WORK ITEM: From the entries that follow, work out how many lines contain "species". Write the number only.

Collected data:

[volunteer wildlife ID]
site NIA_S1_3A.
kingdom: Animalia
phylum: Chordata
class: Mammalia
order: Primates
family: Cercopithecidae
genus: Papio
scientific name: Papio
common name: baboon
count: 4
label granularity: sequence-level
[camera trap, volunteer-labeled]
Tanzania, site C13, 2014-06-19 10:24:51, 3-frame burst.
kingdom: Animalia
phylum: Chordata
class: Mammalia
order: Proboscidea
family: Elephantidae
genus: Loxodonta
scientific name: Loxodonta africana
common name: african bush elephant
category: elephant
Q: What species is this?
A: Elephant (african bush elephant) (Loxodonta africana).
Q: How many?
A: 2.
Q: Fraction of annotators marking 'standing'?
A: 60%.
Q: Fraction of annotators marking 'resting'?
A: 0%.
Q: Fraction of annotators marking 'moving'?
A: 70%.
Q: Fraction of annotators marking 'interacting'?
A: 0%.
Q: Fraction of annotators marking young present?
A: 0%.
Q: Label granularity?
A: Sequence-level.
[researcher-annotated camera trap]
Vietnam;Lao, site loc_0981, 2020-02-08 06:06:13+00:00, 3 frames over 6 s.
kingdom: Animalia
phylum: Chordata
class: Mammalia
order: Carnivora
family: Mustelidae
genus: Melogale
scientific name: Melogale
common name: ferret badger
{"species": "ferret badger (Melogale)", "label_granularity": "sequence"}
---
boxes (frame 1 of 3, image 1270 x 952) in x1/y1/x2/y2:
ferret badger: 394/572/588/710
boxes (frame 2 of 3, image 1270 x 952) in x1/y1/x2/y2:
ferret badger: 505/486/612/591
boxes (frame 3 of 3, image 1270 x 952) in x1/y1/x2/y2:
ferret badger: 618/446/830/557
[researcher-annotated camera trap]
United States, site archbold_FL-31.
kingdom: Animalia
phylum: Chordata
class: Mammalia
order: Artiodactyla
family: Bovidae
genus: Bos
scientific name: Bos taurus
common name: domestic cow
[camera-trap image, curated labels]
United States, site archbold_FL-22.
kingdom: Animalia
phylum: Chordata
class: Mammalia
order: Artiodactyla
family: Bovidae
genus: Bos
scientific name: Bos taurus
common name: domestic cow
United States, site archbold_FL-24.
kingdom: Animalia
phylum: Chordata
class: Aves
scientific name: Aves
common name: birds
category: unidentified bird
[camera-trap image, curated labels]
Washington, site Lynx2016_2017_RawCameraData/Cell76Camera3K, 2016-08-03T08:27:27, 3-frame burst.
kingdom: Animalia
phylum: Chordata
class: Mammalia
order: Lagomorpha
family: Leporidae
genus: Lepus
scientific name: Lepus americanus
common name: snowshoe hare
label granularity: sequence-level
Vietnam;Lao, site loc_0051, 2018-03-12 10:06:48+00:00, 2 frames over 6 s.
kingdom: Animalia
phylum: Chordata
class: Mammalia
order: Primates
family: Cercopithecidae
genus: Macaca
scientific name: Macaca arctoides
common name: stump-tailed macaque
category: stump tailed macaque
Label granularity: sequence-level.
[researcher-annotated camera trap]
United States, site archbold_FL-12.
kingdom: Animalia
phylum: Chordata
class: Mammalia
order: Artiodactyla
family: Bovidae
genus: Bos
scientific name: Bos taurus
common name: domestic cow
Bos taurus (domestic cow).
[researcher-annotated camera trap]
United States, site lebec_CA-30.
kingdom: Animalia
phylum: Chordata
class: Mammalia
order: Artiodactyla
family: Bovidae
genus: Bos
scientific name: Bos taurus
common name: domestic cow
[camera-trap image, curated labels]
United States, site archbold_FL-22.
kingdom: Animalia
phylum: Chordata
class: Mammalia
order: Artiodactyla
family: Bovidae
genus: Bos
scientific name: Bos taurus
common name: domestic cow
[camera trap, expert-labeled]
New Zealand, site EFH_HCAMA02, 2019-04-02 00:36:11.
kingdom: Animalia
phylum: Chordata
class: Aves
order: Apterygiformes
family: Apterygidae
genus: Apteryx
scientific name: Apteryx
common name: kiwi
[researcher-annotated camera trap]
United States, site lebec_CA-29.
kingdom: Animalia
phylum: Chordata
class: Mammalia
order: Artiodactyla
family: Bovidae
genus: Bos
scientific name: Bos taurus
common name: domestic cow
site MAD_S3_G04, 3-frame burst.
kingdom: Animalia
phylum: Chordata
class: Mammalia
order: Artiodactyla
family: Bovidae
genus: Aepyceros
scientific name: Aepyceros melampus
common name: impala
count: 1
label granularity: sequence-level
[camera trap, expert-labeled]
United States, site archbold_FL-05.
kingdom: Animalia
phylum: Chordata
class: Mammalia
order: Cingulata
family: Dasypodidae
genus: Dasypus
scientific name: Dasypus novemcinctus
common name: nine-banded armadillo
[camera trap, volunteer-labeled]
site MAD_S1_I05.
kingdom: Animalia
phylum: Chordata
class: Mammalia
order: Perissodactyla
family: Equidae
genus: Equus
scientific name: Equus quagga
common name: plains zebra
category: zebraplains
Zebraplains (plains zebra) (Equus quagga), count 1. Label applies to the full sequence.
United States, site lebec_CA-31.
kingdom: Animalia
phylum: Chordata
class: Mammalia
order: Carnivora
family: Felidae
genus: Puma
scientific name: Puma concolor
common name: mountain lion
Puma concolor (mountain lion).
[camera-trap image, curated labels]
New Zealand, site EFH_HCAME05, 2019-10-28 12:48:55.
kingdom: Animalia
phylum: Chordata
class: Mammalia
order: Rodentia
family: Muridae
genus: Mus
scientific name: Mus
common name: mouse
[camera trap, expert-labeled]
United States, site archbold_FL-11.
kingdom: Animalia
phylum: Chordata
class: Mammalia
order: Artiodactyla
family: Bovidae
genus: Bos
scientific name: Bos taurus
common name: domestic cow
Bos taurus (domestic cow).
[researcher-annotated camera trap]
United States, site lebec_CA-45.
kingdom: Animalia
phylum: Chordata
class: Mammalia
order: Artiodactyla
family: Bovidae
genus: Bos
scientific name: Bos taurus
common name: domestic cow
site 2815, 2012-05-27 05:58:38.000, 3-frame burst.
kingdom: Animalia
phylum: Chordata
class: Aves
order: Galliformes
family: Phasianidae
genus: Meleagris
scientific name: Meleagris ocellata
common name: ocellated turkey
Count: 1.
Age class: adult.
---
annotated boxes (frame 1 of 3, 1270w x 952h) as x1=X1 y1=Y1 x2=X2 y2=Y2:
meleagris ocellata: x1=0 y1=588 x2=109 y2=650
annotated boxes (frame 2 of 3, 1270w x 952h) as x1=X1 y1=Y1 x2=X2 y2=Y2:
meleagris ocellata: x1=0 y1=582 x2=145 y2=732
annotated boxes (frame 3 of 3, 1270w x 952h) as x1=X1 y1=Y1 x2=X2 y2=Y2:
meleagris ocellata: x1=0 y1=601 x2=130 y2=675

ANSWER SPACE: 2